* [COMPLETE THE FOLLOWING]
1 - Please reproduce the part of the passage about longing for home from "It was 4 p.m." up to and including "a foreign land.".
2 - For each statement below, say whether it agrees with the passage about longing for home. Answer yes or no, and quote the words from the passage that decide it.
(a) The journey to the home in Cheruthuruthy lasted 14 hours.
(b) The husband has been married to the narrator for ten years.
(c) While in Vietnam, the husband calls home each night.

* [PASSAGE SHOWN]
====

Longing for home in a distant land

It was 4 p.m. on a Saturday when I received a short message from Amma, my mother-in-law, which read: “Moluammama has passed.” I called my husband, booked the earliest flight to Kochi, and rushed to Noi Bai Airport in Hanoi. At 10 a.m. on Sunday, we entered our home in Cheruthuruthy. Throughout the 14-hour journey, my husband barely uttered a word, lost in his thoughts.

My husband is a Malayali, who has spent the better part of the past 10 years working in Vietnam. He has been married to me, a Vietnamese woman, for five years. This was not the first time that he has been through a rough time like this, while being alone in a foreign land.

Over the years, he has missed countless family gatherings, rarely being able to celebrate Onam, Vishu, Pooram, or even follow cricket tournaments from Vietnam. Vietnamese do not celebrate the same festivals, and I doubt whether our TV channels even know what cricket is, let alone broadcast it.

While in Vietnam, he diligently maintains his routine, going to work, exercising at the gym, and calling home each night. Sometimes I feel as though he is merely surviving 345 days a year, living only during his 20-day stay in India.

====

* [INFORMATION SHOWN]
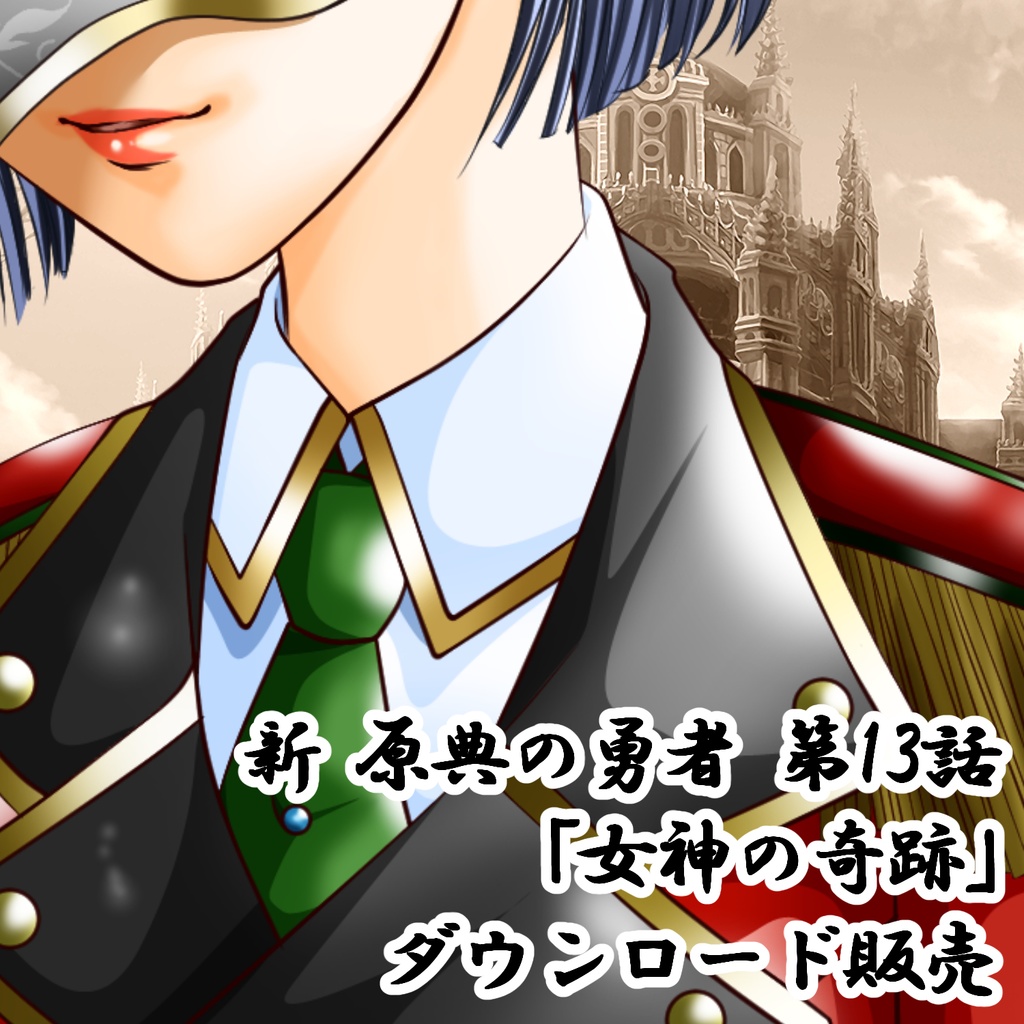 新・原典の勇者 第13話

====

* [ANSWERS FOR EACH ITEM]
1 -
It was 4 p.m. on a Saturday when I received a short message from Amma, my mother-in-law, which read: “Moluammama has passed.” I called my husband, booked the earliest flight to Kochi, and rushed to Noi Bai Airport in Hanoi. At 10 a.m. on Sunday, we entered our home in Cheruthuruthy. Throughout the 14-hour journey, my husband barely uttered a word, lost in his thoughts.

My husband is a Malayali, who has spent the better part of the past 10 years working in Vietnam. He has been married to me, a Vietnamese woman, for five years. This was not the first time that he has been through a rough time like this, while being alone in a foreign land.

2 -
(a) Yes: "Throughout the 14-hour journey"
(b) No: "He has been married to me, a Vietnamese woman, for five years."
(c) Yes: "calling home each night"